WARNING: The following contains spoilers for Demon Slayer: Kimetsu no Yaiba Season 2, Episode 18, “No Matter How Many Lives,” now streaming on Funimation, Hulu and Crunchyroll.
The Hashira are dropping like flies in Demon Slayer: Kimetsu no Yaiba, as Tengen Uzui’s retirement means that the Demon Slayer Corps has lost two of its most elite swordsmen in just a few months. Tanjiro, Zenitsu and Inosuke better get stronger in a hurry — the Corps can’t afford to keep pairing them with Hashira if those missions always spell the end of that Hashira’s life or career. While Tengen proudly and a little smugly declared to Iguro that Tanjiro is on the way to becoming a Hashira, the battle with Gyutaro proved that Tanjiro still needs more time to grow — time that the Corps may not have.

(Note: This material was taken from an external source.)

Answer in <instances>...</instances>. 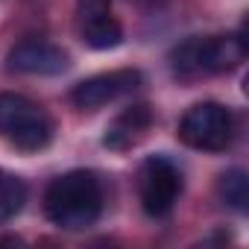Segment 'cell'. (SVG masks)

Thanks to the combined efforts of Tengen, Tanjiro, Inosuke and Zenitsu, an Upper-Rank demon has been killed for the first time in 100 years. While still a cause for celebration, the fact that the battle with the weakest of the Upper-Ranks destroyed an entire town and ended a Hashira’s career as a Demon Slayer is not good, to say the least. Muzan Kibutsuji, the progenitor of demons, is many things, but he is not forgiving. While he’s not particularly fond of most of his demons, he seemed to have a soft spot for Daki. Aside from that, the death of an Upper-Rank should infuriate him on principle if nothing else.
Even though the Demon Slayer Corps may be in hot water if Muzan decides to retaliate for Gyutaro’s death, Tengen Uzui has unquestionably earned his retirement, as his battle with Gyutaro cost him a hand and an eye. Thanks to his Musical Score Technique, he was able to fight Gyutaro evenly with one hand, but that it took him so long to perfect it during the fight means it’s not something he can always rely on to make up for the loss of his left hand. Tengen is a shinobi and a Hashira who’s willing to give his life to defeat demons, so if he says he can’t fight anymore, he can’t fight anymore.
Iguro Obanai, a fellow Hashira whom Tengen had apparently called for backup, was distressed by the idea of losing another Hashira after Rengoku’s death. So, if Tengen is willing to retire knowing how it will cripple the Corps, he must be certain that he can no longer fight at the level required by a Hashira. While Tengen’s Upper-Rank-fighting days are surely over, he could almost certainly still kill lower-level demons with ease. Tengen’s retirement doesn’t feel entirely warranted by his injuries, but he also has a promise to keep to one of his wives.
A major factor of Tengen’s retirement is that he wants to live peacefully with Hinatsuru, Makio and Suma. In a prior flashback, Hinatsuru was the one who suggested retiring if they ever defeated an Upper-Rank, as that would surely balance the scales of their sins that they’ve committed as shinobi. Tengen’s childhood weighs heavily on him thanks to his father’s sadistic shinobi training, and part of the reason Tengen became a Demon Slayer in the first place was to find something new to believe in. Now that he feels he’s done his part, Tengen is ready for the next flashy chapter of his life.
Despite all his self-loathing, Tengen helped defeat an Upper-Rank demon that 22 other Hashira died fighting, and no Hashira has killed any Upper-Ranks in the last 100 years — so hopefully, he will start to think more highly of himself in his retirement. Nonetheless, it seems Tengen’s self-pitying claim that he’s nothing special even as a Hashira was less a statement of low self-esteem and more based on fact. After all, Iguro referred to Gyutaro as “only” Upper Six, implying that Gyutaro would not have been overly difficult for the Serpent Hashira to defeat himself — if he’d only shown up on time.